What you will do:
Lines to restate from the data below: from the one containing "Ans: 華氏169度 = 攝氏76.1度" to the one containing "['endʒin] n. 引擎，发动机；机车", both included. Give them again exactly, and only them.

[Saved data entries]
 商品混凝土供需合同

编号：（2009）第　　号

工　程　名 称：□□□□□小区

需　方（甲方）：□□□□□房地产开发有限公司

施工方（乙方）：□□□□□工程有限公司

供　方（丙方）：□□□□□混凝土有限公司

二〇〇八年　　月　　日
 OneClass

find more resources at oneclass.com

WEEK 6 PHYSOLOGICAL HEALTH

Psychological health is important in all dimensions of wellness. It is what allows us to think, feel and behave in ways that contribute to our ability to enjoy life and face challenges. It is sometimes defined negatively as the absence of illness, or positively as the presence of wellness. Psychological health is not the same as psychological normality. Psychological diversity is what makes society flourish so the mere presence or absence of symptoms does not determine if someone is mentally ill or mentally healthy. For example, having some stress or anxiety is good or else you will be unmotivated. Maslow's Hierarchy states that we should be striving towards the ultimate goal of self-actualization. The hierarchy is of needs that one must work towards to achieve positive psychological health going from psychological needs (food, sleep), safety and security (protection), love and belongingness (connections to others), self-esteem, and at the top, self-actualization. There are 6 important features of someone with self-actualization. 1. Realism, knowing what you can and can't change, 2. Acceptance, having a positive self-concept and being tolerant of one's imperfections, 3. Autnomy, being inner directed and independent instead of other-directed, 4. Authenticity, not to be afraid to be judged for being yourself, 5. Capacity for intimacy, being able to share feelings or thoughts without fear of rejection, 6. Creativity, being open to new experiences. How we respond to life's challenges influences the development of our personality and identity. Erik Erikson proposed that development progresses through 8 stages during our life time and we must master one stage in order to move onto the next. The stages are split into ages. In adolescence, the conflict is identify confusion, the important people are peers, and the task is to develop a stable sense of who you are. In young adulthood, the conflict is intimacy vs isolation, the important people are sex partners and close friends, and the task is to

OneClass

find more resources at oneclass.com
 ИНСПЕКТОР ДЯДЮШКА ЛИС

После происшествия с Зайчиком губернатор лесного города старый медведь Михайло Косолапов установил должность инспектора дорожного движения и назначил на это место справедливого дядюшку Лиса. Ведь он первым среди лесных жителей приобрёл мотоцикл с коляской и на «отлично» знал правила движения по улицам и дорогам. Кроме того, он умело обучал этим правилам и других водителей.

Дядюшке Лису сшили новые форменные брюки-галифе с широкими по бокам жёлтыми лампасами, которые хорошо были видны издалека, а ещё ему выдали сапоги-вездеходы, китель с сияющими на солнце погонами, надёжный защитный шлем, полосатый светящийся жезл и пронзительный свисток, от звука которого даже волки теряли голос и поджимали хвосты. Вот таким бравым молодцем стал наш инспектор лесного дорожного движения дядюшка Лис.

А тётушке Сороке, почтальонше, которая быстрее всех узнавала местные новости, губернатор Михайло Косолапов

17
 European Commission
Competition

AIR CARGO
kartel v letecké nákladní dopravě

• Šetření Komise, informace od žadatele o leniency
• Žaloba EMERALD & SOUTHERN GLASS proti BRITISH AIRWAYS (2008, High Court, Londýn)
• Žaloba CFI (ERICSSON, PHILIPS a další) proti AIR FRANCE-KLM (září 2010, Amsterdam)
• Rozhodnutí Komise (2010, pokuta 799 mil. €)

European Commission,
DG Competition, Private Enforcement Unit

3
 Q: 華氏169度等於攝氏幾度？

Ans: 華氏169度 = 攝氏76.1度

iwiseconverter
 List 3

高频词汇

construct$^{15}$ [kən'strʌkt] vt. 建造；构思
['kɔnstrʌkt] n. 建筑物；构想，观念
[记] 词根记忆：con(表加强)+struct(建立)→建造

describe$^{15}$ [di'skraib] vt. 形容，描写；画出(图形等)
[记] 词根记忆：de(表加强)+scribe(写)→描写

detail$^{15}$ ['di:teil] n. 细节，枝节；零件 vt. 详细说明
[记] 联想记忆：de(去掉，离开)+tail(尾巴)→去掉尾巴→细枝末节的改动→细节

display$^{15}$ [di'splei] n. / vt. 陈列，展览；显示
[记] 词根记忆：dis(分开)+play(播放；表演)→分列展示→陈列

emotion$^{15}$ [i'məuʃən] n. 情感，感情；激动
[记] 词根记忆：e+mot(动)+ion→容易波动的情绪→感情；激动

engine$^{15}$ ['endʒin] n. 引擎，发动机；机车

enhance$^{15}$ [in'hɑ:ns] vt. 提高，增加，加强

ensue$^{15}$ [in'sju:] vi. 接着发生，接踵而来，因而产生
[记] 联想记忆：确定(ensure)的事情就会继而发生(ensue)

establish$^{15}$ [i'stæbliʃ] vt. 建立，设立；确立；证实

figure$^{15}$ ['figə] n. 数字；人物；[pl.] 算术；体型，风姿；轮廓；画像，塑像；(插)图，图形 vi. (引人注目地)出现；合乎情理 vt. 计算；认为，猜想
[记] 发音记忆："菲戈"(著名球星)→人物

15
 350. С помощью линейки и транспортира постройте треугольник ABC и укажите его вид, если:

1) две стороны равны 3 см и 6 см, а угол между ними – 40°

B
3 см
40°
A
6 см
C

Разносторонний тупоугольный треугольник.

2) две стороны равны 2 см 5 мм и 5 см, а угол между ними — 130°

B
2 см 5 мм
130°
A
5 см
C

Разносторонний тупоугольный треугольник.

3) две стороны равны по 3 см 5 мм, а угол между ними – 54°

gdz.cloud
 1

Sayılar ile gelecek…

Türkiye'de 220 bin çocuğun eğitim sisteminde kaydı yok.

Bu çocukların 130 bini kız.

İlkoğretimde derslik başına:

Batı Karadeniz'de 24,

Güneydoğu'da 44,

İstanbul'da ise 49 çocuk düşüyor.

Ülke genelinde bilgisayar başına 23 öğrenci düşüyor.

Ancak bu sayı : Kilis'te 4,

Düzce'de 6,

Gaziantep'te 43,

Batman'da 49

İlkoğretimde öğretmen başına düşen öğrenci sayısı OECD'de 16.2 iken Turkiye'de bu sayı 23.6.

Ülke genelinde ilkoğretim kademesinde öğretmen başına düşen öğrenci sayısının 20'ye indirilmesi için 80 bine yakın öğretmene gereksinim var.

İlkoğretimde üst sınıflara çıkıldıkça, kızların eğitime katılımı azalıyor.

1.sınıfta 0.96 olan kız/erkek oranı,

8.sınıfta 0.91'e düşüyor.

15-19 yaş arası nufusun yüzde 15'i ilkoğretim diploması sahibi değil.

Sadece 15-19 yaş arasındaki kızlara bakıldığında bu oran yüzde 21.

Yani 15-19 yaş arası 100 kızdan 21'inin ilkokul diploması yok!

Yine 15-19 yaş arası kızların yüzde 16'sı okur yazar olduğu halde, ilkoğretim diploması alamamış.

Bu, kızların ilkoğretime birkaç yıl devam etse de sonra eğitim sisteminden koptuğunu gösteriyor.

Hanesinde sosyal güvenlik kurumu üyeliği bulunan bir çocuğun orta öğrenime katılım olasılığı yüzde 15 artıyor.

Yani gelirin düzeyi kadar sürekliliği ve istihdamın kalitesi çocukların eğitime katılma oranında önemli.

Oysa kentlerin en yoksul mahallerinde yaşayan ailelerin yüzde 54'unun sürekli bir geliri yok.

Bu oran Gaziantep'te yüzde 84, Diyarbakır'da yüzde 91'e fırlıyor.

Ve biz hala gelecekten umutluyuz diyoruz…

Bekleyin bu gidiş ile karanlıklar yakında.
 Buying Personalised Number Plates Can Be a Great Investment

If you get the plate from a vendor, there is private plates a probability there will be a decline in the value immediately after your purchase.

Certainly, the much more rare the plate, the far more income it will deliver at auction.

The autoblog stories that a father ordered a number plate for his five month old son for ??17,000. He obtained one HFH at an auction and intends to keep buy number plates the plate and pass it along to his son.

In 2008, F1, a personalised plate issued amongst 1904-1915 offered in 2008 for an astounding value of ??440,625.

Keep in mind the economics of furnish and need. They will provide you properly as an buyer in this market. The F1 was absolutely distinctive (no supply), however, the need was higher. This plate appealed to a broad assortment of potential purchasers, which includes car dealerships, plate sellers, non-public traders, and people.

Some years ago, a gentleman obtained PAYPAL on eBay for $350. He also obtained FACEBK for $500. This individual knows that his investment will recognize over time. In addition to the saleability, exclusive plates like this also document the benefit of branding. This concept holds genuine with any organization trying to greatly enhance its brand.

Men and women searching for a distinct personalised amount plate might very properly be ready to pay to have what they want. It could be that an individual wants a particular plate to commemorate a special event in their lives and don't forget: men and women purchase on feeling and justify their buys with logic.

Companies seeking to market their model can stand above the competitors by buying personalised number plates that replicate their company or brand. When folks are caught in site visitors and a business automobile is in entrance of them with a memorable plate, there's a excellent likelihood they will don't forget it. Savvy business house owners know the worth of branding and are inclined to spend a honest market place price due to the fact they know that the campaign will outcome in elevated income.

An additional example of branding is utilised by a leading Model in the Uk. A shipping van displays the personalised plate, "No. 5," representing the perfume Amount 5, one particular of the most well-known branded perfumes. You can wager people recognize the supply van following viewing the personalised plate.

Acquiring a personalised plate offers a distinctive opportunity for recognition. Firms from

Answer space:
Ans: 華氏169度 = 攝氏76.1度

iwiseconverter
 List 3

高频词汇

construct$^{15}$ [kən'strʌkt] vt. 建造；构思
['kɔnstrʌkt] n. 建筑物；构想，观念
[记] 词根记忆：con(表加强)+struct(建立)→建造

describe$^{15}$ [di'skraib] vt. 形容，描写；画出(图形等)
[记] 词根记忆：de(表加强)+scribe(写)→描写

detail$^{15}$ ['di:teil] n. 细节，枝节；零件 vt. 详细说明
[记] 联想记忆：de(去掉，离开)+tail(尾巴)→去掉尾巴→细枝末节的改动→细节

display$^{15}$ [di'splei] n. / vt. 陈列，展览；显示
[记] 词根记忆：dis(分开)+play(播放；表演)→分列展示→陈列

emotion$^{15}$ [i'məuʃən] n. 情感，感情；激动
[记] 词根记忆：e+mot(动)+ion→容易波动的情绪→感情；激动

engine$^{15}$ ['endʒin] n. 引擎，发动机；机车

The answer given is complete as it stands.